** start **
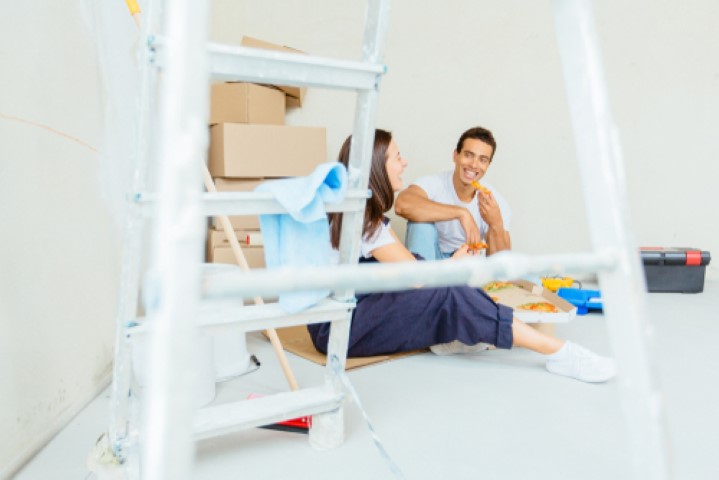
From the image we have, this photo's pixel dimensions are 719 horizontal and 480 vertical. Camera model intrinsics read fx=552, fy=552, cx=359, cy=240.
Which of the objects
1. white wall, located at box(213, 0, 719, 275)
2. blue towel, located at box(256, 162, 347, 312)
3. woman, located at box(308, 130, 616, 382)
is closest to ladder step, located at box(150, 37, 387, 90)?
blue towel, located at box(256, 162, 347, 312)

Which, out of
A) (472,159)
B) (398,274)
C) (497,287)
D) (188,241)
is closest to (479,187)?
(472,159)

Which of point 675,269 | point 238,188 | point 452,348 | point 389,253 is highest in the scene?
point 238,188

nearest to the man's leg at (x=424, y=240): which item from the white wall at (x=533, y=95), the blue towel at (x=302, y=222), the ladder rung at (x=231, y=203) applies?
the white wall at (x=533, y=95)

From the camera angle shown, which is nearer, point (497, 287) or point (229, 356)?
point (229, 356)

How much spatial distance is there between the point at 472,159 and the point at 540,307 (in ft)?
2.59

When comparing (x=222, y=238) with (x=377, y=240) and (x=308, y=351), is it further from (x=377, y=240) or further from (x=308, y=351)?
(x=377, y=240)

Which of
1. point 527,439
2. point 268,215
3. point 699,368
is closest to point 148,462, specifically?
point 268,215

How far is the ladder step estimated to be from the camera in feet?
2.60

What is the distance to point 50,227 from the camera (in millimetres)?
1178

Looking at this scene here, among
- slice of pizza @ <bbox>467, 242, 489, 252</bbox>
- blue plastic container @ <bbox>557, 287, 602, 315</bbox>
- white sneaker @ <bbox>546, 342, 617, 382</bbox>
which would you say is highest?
slice of pizza @ <bbox>467, 242, 489, 252</bbox>

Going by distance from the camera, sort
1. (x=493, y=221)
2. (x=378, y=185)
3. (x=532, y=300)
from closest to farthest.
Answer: (x=378, y=185)
(x=532, y=300)
(x=493, y=221)

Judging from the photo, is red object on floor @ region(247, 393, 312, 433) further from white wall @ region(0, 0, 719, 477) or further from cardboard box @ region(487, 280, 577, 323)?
white wall @ region(0, 0, 719, 477)

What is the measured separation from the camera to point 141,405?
1.19 metres

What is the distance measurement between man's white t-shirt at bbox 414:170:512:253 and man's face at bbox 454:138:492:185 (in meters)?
0.10
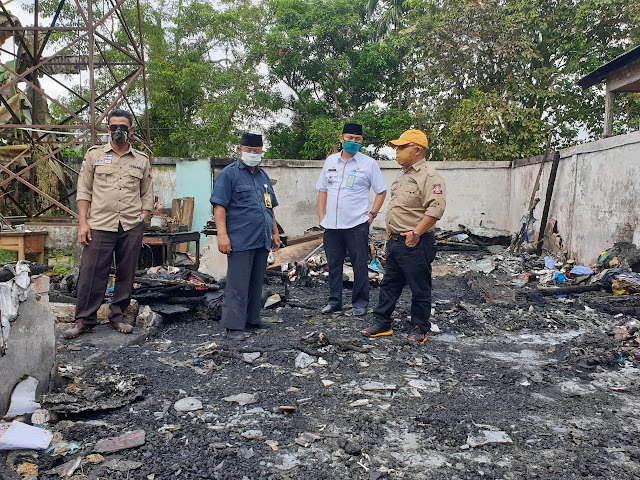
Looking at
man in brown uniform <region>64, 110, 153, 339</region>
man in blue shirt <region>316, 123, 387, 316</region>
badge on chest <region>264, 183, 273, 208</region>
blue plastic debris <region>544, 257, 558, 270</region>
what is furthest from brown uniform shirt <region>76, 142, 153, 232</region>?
blue plastic debris <region>544, 257, 558, 270</region>

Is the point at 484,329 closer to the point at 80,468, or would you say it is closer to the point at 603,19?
the point at 80,468

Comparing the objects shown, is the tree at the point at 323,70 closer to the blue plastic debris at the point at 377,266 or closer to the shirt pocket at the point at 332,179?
the blue plastic debris at the point at 377,266

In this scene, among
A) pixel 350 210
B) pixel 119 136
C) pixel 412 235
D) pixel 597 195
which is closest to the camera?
pixel 412 235

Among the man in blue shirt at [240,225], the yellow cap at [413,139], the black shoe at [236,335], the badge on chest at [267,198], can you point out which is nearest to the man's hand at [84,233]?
the man in blue shirt at [240,225]

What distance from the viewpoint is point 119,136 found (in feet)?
13.8

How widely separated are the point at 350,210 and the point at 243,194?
1208 millimetres

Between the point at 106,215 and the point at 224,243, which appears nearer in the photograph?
the point at 106,215

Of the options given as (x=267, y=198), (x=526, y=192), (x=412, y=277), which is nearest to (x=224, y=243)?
(x=267, y=198)

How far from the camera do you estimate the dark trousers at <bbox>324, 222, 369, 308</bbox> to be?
203 inches

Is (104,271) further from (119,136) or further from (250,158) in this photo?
(250,158)

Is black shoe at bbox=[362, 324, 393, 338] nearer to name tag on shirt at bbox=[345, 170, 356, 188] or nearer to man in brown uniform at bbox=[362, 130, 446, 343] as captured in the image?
man in brown uniform at bbox=[362, 130, 446, 343]

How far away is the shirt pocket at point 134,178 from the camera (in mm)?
4344

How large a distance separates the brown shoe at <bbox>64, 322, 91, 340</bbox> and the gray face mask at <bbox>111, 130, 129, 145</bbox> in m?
1.57

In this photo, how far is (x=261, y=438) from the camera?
Result: 2.51 meters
** end **
- _TASK TO COMPLETE_
Omitting all images, print the listing exactly.

- _FINISHED TASK_
From the image we have, this photo's pixel dimensions are 719 horizontal and 480 vertical. Camera model intrinsics read fx=552, fy=552, cx=359, cy=240.
Which of the objects
1. white wall, located at box(213, 0, 719, 275)
2. blue towel, located at box(256, 162, 347, 312)
3. woman, located at box(308, 130, 616, 382)
is closest to ladder step, located at box(150, 37, 387, 90)?
blue towel, located at box(256, 162, 347, 312)

Which, out of
A) (472,159)
B) (398,274)
C) (497,287)
D) (188,241)
is closest to (479,187)?
(472,159)

Which of point 675,269 | point 238,188 | point 452,348 | point 389,253 is highest in the scene?
point 238,188

nearest to the man's leg at (x=424, y=240): which item from the white wall at (x=533, y=95), the blue towel at (x=302, y=222), the ladder rung at (x=231, y=203) applies?
the white wall at (x=533, y=95)

From the camera angle shown, which is nearer, point (497, 287) or point (229, 356)?
point (229, 356)

How much spatial distance is there between the point at 472,159 and the point at 540,307 (in ft)?
2.59

When comparing (x=222, y=238) with (x=377, y=240) and (x=308, y=351), is it further from (x=377, y=240) or further from (x=308, y=351)?
(x=377, y=240)

Which of
1. point 527,439
2. point 268,215
3. point 699,368
is closest to point 148,462, specifically?
point 268,215

How far is the ladder step estimated to be from the camera in feet?
2.60

What is the distance to point 50,227 from the camera (in millimetres)?
1178

Looking at this scene here, among
- slice of pizza @ <bbox>467, 242, 489, 252</bbox>
- blue plastic container @ <bbox>557, 287, 602, 315</bbox>
- white sneaker @ <bbox>546, 342, 617, 382</bbox>
which would you say is highest?
slice of pizza @ <bbox>467, 242, 489, 252</bbox>

Going by distance from the camera, sort
1. (x=493, y=221)
2. (x=378, y=185)
3. (x=532, y=300)
from closest to farthest.
Answer: (x=378, y=185)
(x=532, y=300)
(x=493, y=221)

Judging from the photo, is red object on floor @ region(247, 393, 312, 433) further from white wall @ region(0, 0, 719, 477) or further from cardboard box @ region(487, 280, 577, 323)?
white wall @ region(0, 0, 719, 477)

What is the measured separation from the camera to point 141,405?
1.19 metres

What is the distance measurement between man's white t-shirt at bbox 414:170:512:253 and man's face at bbox 454:138:492:185 (in meters)?
0.10
Looking at
man in brown uniform <region>64, 110, 153, 339</region>
man in blue shirt <region>316, 123, 387, 316</region>
badge on chest <region>264, 183, 273, 208</region>
blue plastic debris <region>544, 257, 558, 270</region>
what is furthest from brown uniform shirt <region>76, 142, 153, 232</region>?
blue plastic debris <region>544, 257, 558, 270</region>

Is the point at 484,329 closer to the point at 80,468, or would you say it is closer to the point at 603,19?
the point at 80,468

Comparing the objects shown, is the tree at the point at 323,70 closer to the blue plastic debris at the point at 377,266 or closer to the shirt pocket at the point at 332,179?
the blue plastic debris at the point at 377,266

In this scene, among
A) pixel 350 210
B) pixel 119 136
C) pixel 412 235
D) pixel 597 195
which is closest to the camera?
pixel 412 235

Among the man in blue shirt at [240,225], the yellow cap at [413,139], the black shoe at [236,335], the badge on chest at [267,198], can you point out which is nearest to the man's hand at [84,233]?
the man in blue shirt at [240,225]

What distance from the viewpoint is point 119,136 found (in feet)?
13.8

How widely separated are the point at 350,210 and the point at 243,194?
1208 millimetres

Between the point at 106,215 and the point at 224,243, which appears nearer in the photograph?
the point at 106,215

Of the options given as (x=267, y=198), (x=526, y=192), (x=412, y=277), which is nearest to (x=224, y=243)?
(x=267, y=198)

How far from the camera do you estimate the dark trousers at <bbox>324, 222, 369, 308</bbox> to be?
203 inches

Is (104,271) further from (119,136) or further from (250,158) in this photo?
(250,158)

Is black shoe at bbox=[362, 324, 393, 338] nearer to name tag on shirt at bbox=[345, 170, 356, 188] or nearer to man in brown uniform at bbox=[362, 130, 446, 343] as captured in the image?
man in brown uniform at bbox=[362, 130, 446, 343]

How far away is the shirt pocket at point 134,178 from the camera (in mm)?
4344

How large a distance separates the brown shoe at <bbox>64, 322, 91, 340</bbox> and the gray face mask at <bbox>111, 130, 129, 145</bbox> in m?
1.57

In this photo, how far is (x=261, y=438) from the camera?
Result: 2.51 meters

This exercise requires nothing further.